# Task
Images are to be left out; everything else in the listing should be repeated exactly.

____________________

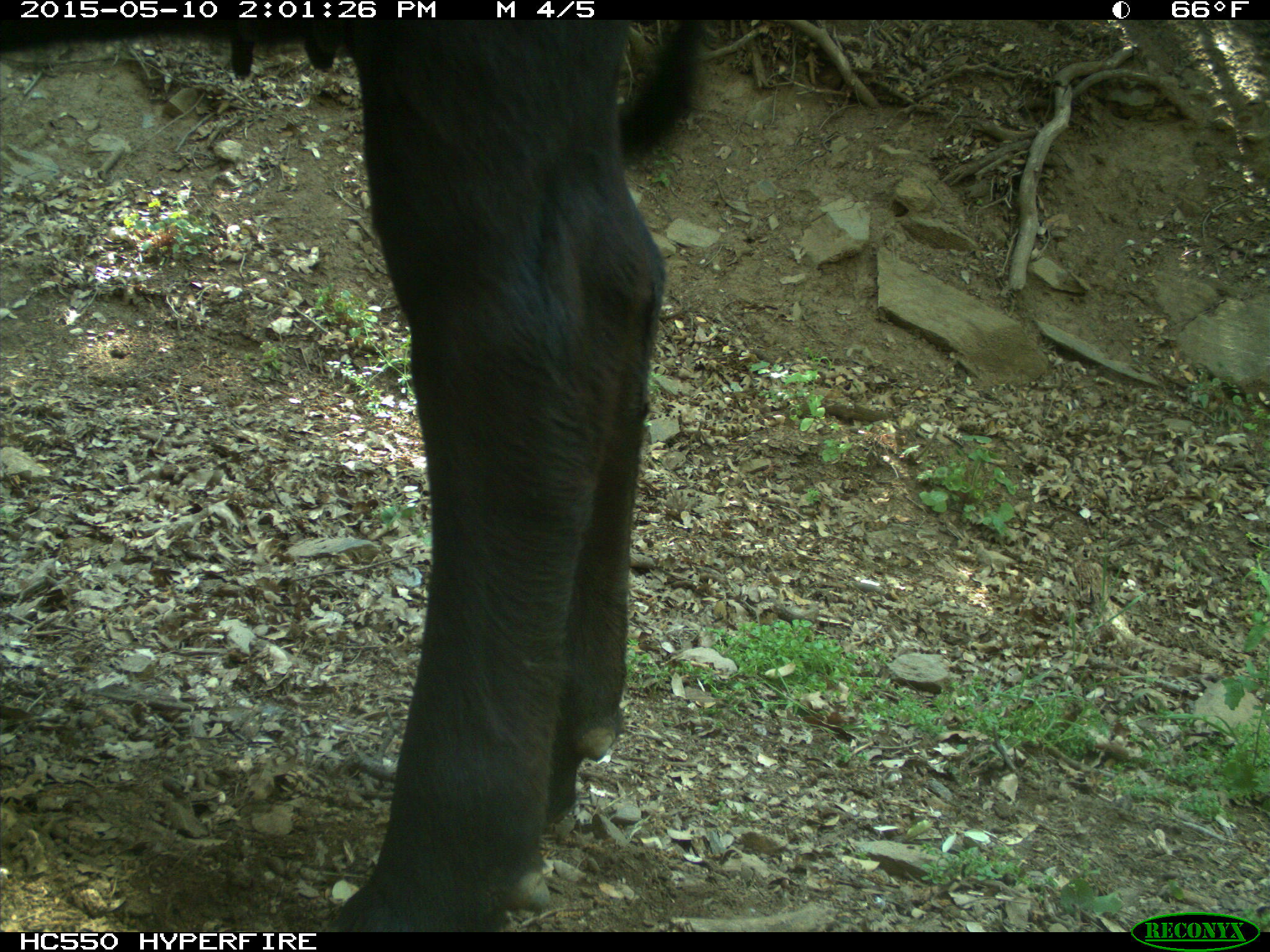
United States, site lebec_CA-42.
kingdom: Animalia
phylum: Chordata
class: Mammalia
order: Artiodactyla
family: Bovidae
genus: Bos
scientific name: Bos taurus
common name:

____________________

# Reply
United States, site lebec_CA-42.
kingdom: Animalia
phylum: Chordata
class: Mammalia
order: Artiodactyla
family: Bovidae
genus: Bos
scientific name: Bos taurus
common name:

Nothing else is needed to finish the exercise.